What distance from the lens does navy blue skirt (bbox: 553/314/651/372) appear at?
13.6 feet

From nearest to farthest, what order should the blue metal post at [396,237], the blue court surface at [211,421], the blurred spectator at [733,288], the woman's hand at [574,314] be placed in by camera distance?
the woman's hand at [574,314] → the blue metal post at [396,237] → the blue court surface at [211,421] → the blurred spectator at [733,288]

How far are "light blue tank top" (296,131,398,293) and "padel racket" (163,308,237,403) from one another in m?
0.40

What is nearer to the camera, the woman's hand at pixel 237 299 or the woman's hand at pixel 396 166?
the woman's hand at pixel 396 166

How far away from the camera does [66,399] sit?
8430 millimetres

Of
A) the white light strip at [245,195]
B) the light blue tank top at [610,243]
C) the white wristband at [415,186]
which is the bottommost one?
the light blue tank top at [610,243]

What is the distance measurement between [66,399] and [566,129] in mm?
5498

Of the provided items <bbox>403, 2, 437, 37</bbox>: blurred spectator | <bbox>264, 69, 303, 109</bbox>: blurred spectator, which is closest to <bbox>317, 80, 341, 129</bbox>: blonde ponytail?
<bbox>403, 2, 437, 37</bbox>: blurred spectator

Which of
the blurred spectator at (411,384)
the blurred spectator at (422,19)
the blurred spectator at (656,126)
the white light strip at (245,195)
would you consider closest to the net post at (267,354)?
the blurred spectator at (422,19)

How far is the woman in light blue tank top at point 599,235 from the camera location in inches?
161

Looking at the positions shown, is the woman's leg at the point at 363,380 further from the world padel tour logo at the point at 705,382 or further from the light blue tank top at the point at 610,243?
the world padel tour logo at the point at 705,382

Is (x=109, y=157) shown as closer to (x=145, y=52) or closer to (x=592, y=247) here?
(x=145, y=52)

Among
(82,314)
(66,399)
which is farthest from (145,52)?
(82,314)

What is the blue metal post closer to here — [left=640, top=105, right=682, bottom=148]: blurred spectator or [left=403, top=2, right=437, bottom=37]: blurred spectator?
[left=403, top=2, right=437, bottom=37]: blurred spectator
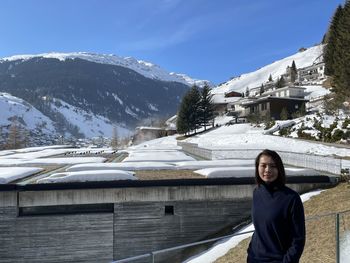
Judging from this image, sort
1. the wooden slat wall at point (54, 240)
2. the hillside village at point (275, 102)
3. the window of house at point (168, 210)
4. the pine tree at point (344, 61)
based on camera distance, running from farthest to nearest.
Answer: the hillside village at point (275, 102), the pine tree at point (344, 61), the window of house at point (168, 210), the wooden slat wall at point (54, 240)

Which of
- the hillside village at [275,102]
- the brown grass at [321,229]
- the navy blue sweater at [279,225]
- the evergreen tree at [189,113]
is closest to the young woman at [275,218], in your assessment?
the navy blue sweater at [279,225]

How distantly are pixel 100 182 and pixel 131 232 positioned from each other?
2404mm

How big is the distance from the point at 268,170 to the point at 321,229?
7.18 meters

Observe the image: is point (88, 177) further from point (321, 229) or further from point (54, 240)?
point (321, 229)

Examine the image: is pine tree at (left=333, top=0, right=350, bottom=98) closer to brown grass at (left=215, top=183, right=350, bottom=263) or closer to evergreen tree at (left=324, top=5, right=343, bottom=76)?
evergreen tree at (left=324, top=5, right=343, bottom=76)

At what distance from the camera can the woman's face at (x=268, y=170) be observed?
354 cm

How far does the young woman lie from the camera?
3275mm

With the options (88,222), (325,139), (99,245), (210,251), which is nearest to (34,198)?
(88,222)

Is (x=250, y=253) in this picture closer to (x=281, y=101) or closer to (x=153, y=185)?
(x=153, y=185)

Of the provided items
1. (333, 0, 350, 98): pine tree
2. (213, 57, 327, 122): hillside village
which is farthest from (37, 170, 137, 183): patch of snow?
(213, 57, 327, 122): hillside village

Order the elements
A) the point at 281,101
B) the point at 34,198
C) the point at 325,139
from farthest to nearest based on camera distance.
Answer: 1. the point at 281,101
2. the point at 325,139
3. the point at 34,198

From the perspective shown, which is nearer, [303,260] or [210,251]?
[303,260]

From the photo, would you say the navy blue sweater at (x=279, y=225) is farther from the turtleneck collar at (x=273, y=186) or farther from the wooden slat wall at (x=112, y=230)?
the wooden slat wall at (x=112, y=230)

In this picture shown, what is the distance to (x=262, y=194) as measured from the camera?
11.7 ft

> [YOUR GOAL]
Return, word for word, everything from the line containing "In this picture shown, what" through the last line of the rows above, including both of those lines.

> [ANSWER FOR THIS EXERCISE]
In this picture shown, what is the distance to (x=262, y=194) as measured from the camera?
11.7 ft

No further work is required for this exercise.